2. "Hail to the majesty of Vrisha-bhanu's daughter, the holy dust of whose lotus feet beyond the conception of Brahma, Siva and the other gods, is altogether supernaturally glorious, and whose glance moistened with compassion is like a shower of the refined essense of all good things."
3. "I call to mind the dust of the feet of Radhika, a powder of infinite virtue, that incontinently and at once reduces to subjection the great power, that was beyond the ken even of Brahma, Rudra, Sukadeva, Narada, Bhisma and the other divine personages."

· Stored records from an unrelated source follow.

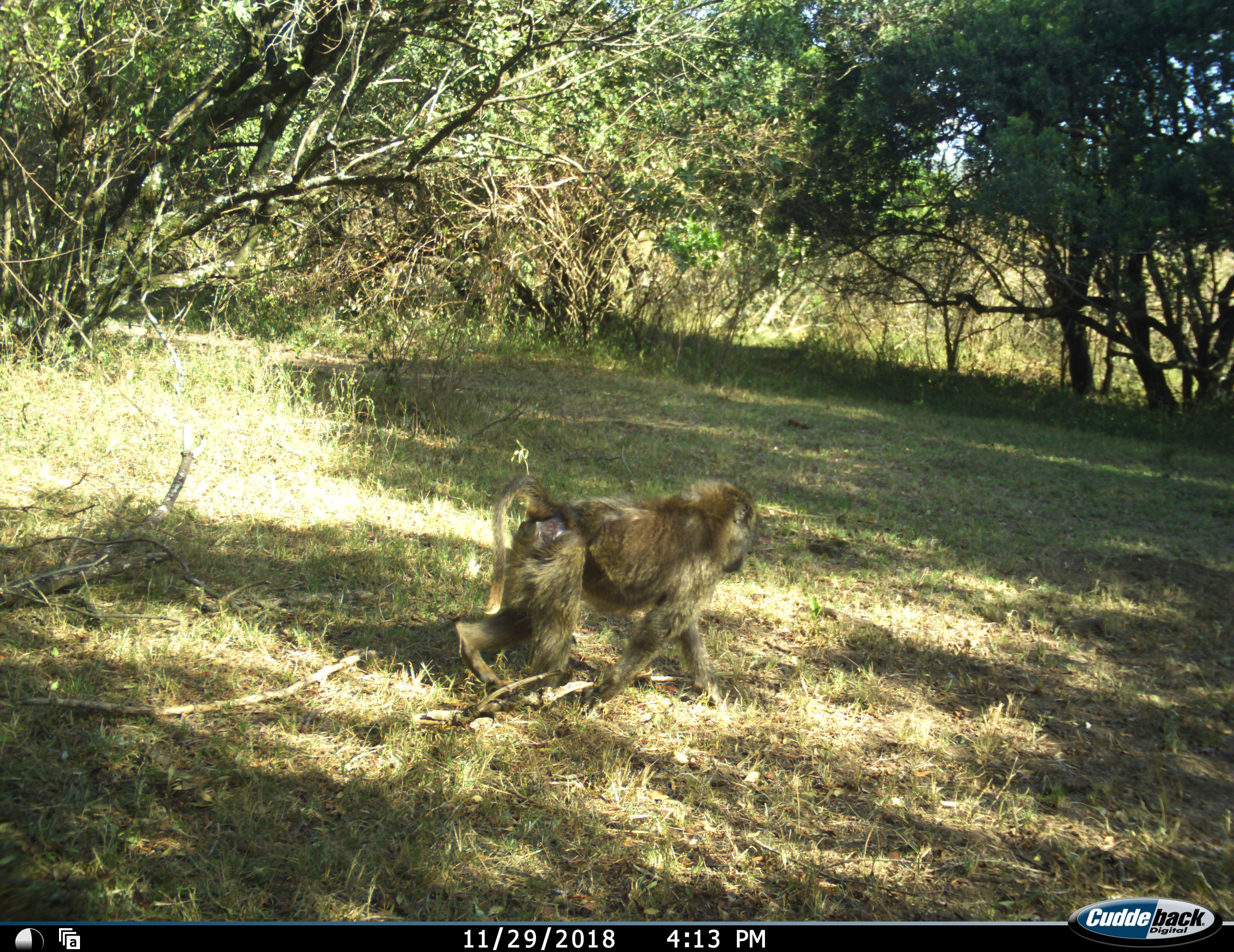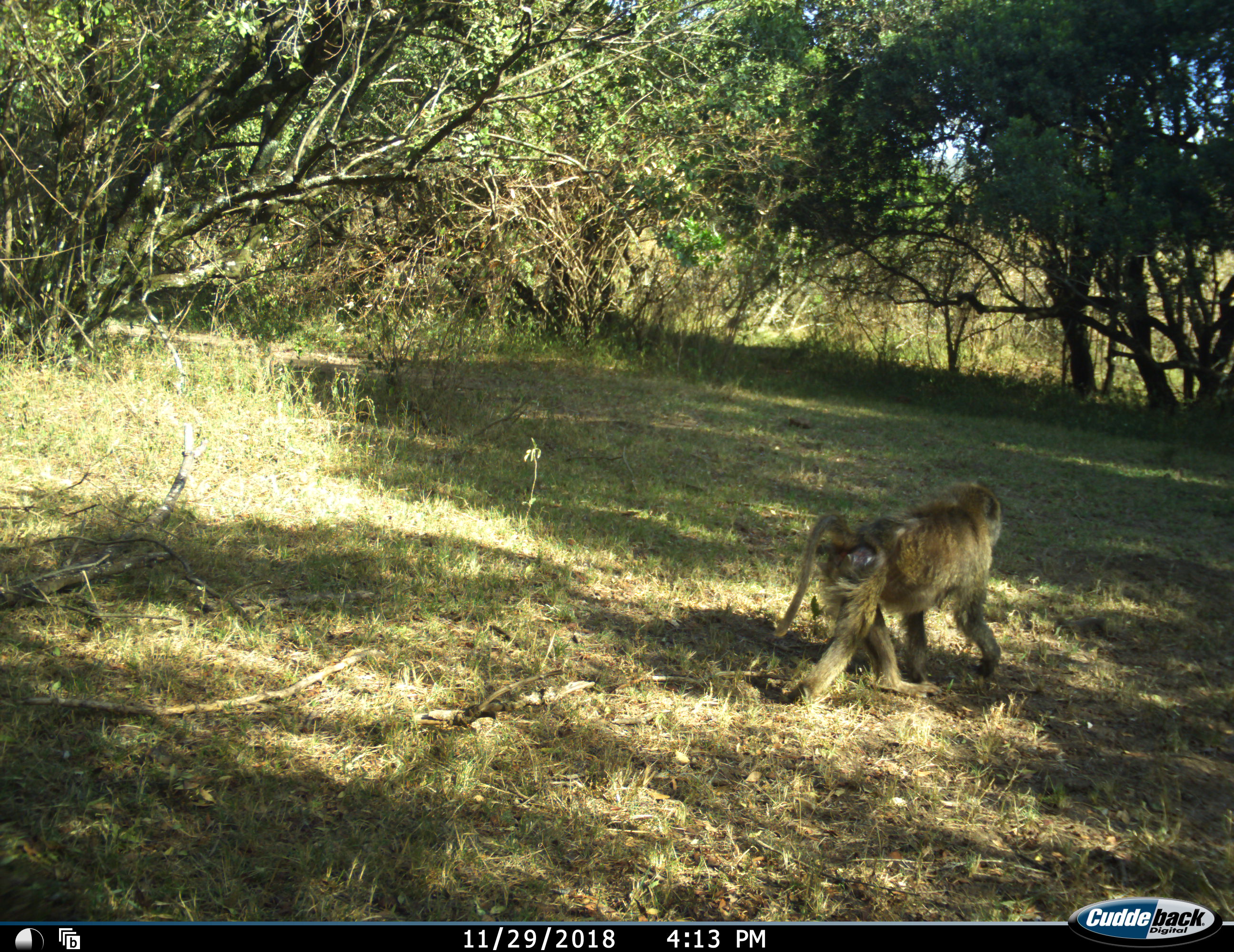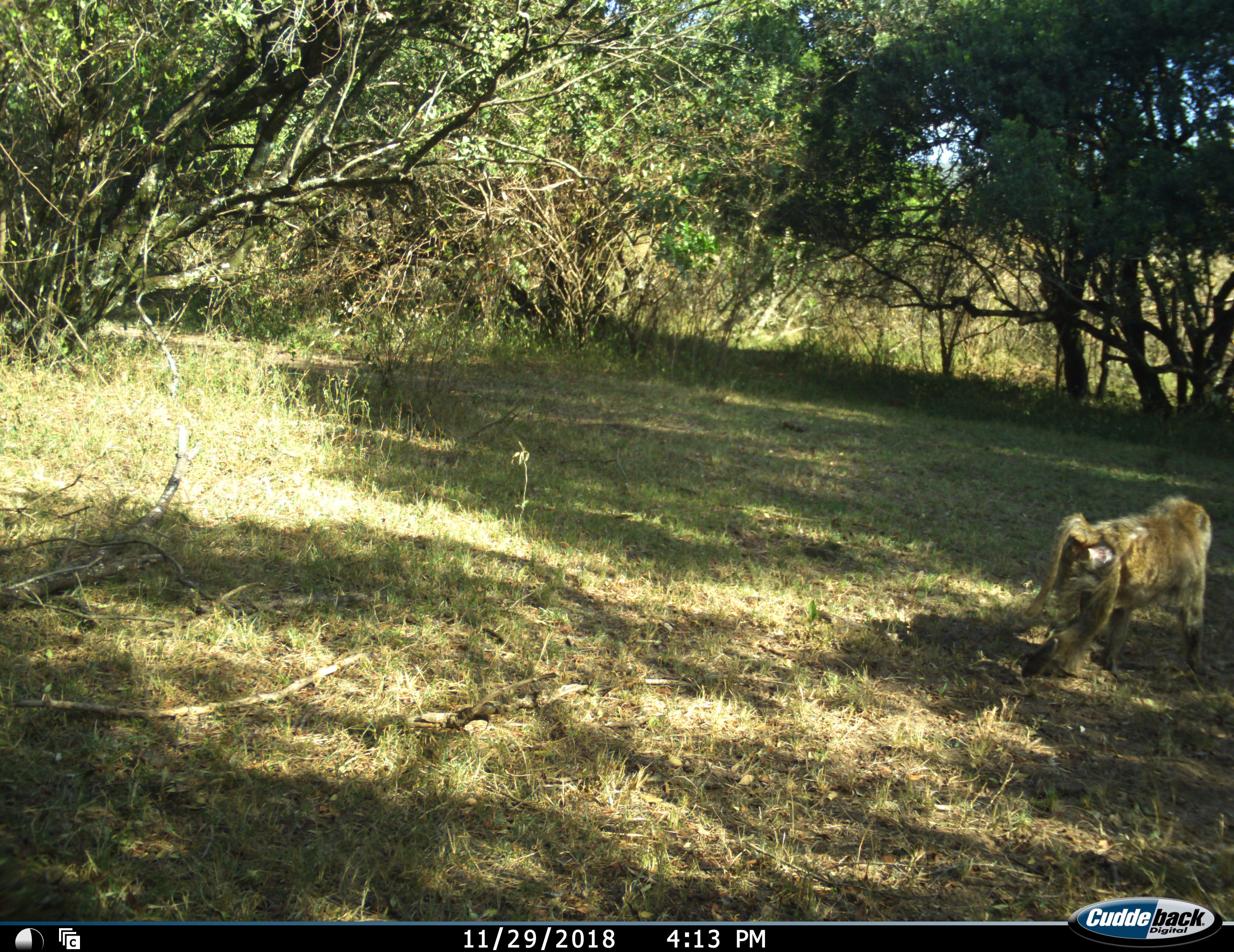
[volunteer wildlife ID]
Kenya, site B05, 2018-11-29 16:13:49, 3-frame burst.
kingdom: Animalia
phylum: Chordata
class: Mammalia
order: Primates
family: Cercopithecidae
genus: Papio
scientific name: Papio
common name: baboon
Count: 1.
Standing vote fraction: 0%.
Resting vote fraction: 0%.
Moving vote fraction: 100%.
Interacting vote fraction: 0%.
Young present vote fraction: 0%.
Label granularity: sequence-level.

4. "I call to mind the dust of the feet of Radhika, which the noble milk-maids placed upon their head and so attained an honour much desired by the votaries of the god with the peacock crest, dust that like the cow of heaven yields the fulness of enjoyment to all who worship with rapturous emotion."
5. "Glory to the goddess of the bower, who with an embrace the quintessence of heavenly bliss, like a bountiful wave of ambrosia, sprinkled and restored to life, the son of Nanda, swooning under the stroke of Love's thousand arrows."
6. "When will there visit us that essence of the ocean of delight, the face of Radha with sweet coy glances, bewildering us with the brilliance of ever twinkling sportive play, a store-house of every element of embodied sweetness?"
7. "When shall I become the handmaid to sweep the court-yard of the bower of love for the all-blissful daughter of Vrisha-bhanu, among whose servants oft and again every day are heard the soft tones of the peacock-crested god?"
8. "O my soul, leave at a distance all the host of the great, and affectionately hie to the woods of Brinda-ban: here Radha's name is a flood of nectar on the soul for the beatification of the pious, a store-house of all that is divine."
[Source: F. S. Growse, "Mathura-Brindaban - The Mystical Land of Lord Krishna." p 234]
The Sanskrit is available by way of our kindly Jagat via the Grantha Mandir. His notes there are also relevant, as Growse assigns the text to "Hari Vans."